Diyanet İşleri Başkanlığı, devletin bir kurumudur. Ve başkanımız bir açıklama yaptı. Bu açıklamasıyla sadece inancının, ilminin, yürüttüğü görevin yerine getirmiştir. Söyledikleri de sonuna kadar doğrudur. Kendini bu sıfatlarla tanımayanlar için söz konusu ifadeler sadece bir görüşten ibarettir. Burada şu gerçeği çok net görmemiz lazım. Ülkemizde eğer İslam adına konuşması gereken biri varsa Diyanet işleri Başkanlığıdır. Ve Diyanet İşleri Başkanımız da herhangi bir konu dini noktada olduğunda çıkar hutbelerinde, nasihatlarinde gerekse kendilerini ziyarete gelenlere anlatma yetkilidir. Kalkıp bu Ankara Barosu'nun yetkisinde olan bir konu değildir. Herkes yerini haddini bilecek.

Ankara Barosu’nun açıklaması başta olmak üzere, üsluplar şahıs ve kurumu aşıp kasıtlı bir hal almıştır. Diyanet İşleri Başkanımıza yapılan saldırı, devlete saldırıdır.
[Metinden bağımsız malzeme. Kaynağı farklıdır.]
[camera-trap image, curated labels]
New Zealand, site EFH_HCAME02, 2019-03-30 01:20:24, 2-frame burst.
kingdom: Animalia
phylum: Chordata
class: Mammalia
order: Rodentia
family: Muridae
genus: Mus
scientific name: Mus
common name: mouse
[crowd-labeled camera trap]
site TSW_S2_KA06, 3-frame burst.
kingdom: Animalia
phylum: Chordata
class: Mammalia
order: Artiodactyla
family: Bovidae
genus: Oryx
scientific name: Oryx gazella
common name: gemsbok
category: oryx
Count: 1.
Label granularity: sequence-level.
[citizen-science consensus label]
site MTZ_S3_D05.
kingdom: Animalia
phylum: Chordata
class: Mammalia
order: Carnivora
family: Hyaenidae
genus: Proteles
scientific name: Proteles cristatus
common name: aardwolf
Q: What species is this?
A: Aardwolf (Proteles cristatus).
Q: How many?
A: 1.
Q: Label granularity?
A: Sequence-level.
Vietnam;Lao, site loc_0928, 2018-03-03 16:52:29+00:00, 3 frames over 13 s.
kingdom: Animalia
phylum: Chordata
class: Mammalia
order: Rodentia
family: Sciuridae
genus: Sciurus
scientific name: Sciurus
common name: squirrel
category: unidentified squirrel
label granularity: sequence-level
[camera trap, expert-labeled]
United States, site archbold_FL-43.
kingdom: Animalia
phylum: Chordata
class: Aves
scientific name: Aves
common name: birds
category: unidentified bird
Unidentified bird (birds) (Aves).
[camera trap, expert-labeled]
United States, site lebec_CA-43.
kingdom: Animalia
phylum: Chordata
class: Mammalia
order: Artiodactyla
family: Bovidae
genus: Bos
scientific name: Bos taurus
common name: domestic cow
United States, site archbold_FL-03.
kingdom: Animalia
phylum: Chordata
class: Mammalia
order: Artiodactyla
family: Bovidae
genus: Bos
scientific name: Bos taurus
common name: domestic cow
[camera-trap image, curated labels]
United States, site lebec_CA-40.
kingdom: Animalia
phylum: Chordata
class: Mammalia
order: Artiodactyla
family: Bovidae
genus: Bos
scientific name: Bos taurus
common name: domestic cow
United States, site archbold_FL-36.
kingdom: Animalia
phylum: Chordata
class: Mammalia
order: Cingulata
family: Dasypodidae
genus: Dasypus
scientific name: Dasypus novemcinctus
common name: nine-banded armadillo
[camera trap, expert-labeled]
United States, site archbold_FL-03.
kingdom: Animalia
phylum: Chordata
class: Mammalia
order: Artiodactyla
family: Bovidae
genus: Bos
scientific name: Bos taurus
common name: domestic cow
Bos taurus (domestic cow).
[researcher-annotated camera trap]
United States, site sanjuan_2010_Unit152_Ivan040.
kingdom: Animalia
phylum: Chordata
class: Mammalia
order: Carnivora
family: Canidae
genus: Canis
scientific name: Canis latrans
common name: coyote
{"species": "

Faşizmin en ilkel halini yansıtan bu yaklaşımların ülkemizdeki varlığı, demokrasi, çoğulculuk ve inançlara saygı gibi şeylerin hala yerine oturmadığını gösteriyor. Halkçılık adına millet düşmanlığı, eşitlik adına sapkınlığı yücelten bu kişilerin adımları ifşa olmaktadır.